Exercise text>

Content starts

Brain Behind Biggest Anti-Poverty Scheme, How RJD Sidelined Raghuvansh Prasad Amid Family Poll Game
Brain Behind Biggest Anti-Poverty Scheme, How RJD Sidelined Raghuvansh Prasad Amid Family Poll Game
Raghuvansh Prasad Singh was the Jitendra Kumar of the Manmohan Singh government. His vintage rustic performance lent a aura and appeal to Rural Development ministry.

As member of Parliament, Raghuvansh Prasad Singh stayed right opposite BJP national headquarters in Delhi’s Ashoka Road. That was before 2009, when the BJP was in opposition and had not shifted to the swanky multi-storied building on Deen Dayal Upadhyay Marg.

Raghuvansh babu was a minister in Manmohan Singh government. The Rural Development Minister that is. A minister who would not mind walking to his chamber in Krishi Bhawan after an early morning meal (he generally had only one through the day), and stay put through the day, meeting bureaucrats, journalists and political workers till late in the evening.

He spoke chaste Hindi while making a point and retorting to objections and opinions articulated in Oxbridge English during cabinet meetings.

Raghuvansh Prasad Singh was the Jitendra Kumar of the Manmohan Singh government. His vintage rustic performance lent a aura and appeal to Rural Development ministry.

He was the minister who piloted the Mahatma Gandhi National Employment Guarantee Scheme. The biggest rural poverty alleviation programme in the world which has withstood the test of time. Fifteen years after it was drafted and implemented, and trashed many times over in and outside Parliament, all governments — both state and Centre — in the last 15 years have relied upon this one scheme to lift the rural economy out of distress, be it drought or global pandemic.

A Rajput by caste, Raghuvansh Prasad Singh’s nomination in the Union cabinet by Lalu Yadav in 2004 after UPAs shock victory was a well thought out move. RJD chief had stitched a perfect caste combination of OBC-Muslims-Dalits and topped it up with a splash of upper caste votes to pulverise NDA at the hustings. Upper caste leaders like Raghuvansh Prasad (Rajput) and Akhilesh Singh (Bhumihar) not only won their seats but were made ministers to send a strong message to BJP’s core constituency.

So, while Lalu got the plum Railway Ministry in UPA-I, he did see merit in nominating others from upper caste to key ministries.

But just ahead of the 2009 Lok Sabha polls, Lalu and Ram Vilas Paswan made a fatal mistake by unilaterally declaring candidates for seats in Bihar, leaving Congress in a lurch. The division of votes helped NDA win big in Bihar, but Congress gained in other states to increase its tally and return to power.

Content ends

(Records excerpted from a collection)
Content starts

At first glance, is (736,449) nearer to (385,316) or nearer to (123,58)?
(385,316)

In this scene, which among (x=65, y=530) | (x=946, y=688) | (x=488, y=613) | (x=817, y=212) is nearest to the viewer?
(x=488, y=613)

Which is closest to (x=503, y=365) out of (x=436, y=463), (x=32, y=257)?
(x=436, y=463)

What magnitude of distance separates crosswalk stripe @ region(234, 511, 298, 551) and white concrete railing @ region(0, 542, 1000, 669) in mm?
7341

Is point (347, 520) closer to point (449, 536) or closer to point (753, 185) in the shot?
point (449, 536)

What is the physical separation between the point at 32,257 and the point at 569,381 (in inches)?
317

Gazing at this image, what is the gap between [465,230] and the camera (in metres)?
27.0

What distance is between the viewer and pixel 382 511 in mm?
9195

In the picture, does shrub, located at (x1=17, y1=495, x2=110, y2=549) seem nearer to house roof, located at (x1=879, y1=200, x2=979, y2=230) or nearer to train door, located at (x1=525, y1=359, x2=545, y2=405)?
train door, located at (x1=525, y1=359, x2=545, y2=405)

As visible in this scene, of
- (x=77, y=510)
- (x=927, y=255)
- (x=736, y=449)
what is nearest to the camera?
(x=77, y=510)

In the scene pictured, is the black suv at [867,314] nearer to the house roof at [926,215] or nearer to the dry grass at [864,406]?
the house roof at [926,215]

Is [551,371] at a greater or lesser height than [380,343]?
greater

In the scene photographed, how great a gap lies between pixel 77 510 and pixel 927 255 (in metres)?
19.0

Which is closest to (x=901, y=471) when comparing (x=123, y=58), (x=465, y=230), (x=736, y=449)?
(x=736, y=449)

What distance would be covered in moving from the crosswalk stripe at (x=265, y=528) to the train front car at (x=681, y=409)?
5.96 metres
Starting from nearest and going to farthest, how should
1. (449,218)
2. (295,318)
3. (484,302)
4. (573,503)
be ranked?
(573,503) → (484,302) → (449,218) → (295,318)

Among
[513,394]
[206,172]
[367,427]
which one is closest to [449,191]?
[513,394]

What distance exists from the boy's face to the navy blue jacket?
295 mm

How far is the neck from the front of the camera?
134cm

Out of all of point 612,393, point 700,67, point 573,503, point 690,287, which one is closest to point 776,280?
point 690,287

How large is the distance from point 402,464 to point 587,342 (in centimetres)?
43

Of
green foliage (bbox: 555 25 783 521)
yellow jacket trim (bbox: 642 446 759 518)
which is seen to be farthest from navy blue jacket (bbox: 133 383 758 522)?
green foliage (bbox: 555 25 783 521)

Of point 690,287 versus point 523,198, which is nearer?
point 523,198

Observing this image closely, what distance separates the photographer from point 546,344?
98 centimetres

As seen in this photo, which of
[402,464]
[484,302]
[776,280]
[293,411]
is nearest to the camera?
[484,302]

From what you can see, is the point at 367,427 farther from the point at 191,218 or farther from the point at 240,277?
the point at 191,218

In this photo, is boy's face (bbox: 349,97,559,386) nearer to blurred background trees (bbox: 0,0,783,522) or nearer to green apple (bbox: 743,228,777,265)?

Content ends

Exercise requirements>
(a) Do the following statements agree with the article on Raghuvansh Prasad Singh? Answer yes or no for each, and quote the words from the article that decide it.
(i) Raghuvansh Prasad Singh served as Rural Development Minister in the Manmohan Singh government.
(ii) He generally ate several meals over the course of a day.
(iii) Lalu Yadav held the Railway Ministry in UPA-I.
(b) Proceed with the article on Raghuvansh Prasad Singh, starting after its final sentence.

Responses to the exercise>
(a)
(i) Yes: "The Rural Development Minister that is."
(ii) No: "he generally had only one through the day"
(iii) Yes: "Lalu got the plum Railway Ministry in UPA-I"

(b)
Raghuvansh Babu was one of the four MPs who won in 2009. The Congress wanted to make him a minister but Lalu Yadav vetoed. “The list sent to Rashtrapati Bhawan had a blank against the Rural Development Minister. Despite efforts till the last moment, the RJD did not relent,” Singh told this reporter while at a public meeting at Kanti on Patna-Motihari road while campaigning for the 2019 general elections.

“It would have been highly opportunistic on my part had I taken up the ministership against my party’s wishes,” he added. He lost the election to Veena Singh, wife of a local strongman Dinesh Singh contesting on Lok Janshakti party ticket.

This was his second consecutive defeat after losing 2014 elections to one Rama Kishore Singh against whose entry he has now decided to call it quits.

Perhaps, Lalu had the political finesse to combine the core caste vote and a slice of other communities to create a winning combination. His absence and an extended incarceration is clearly been felt in the party.

And yet when Lalu’s close aides like Ram Kripal Yadav left RJD, Singh continued to stay put. In Bihar politics, where probity in public life does carry a huge premium, there always never was any dearth of an offer for the old socialist.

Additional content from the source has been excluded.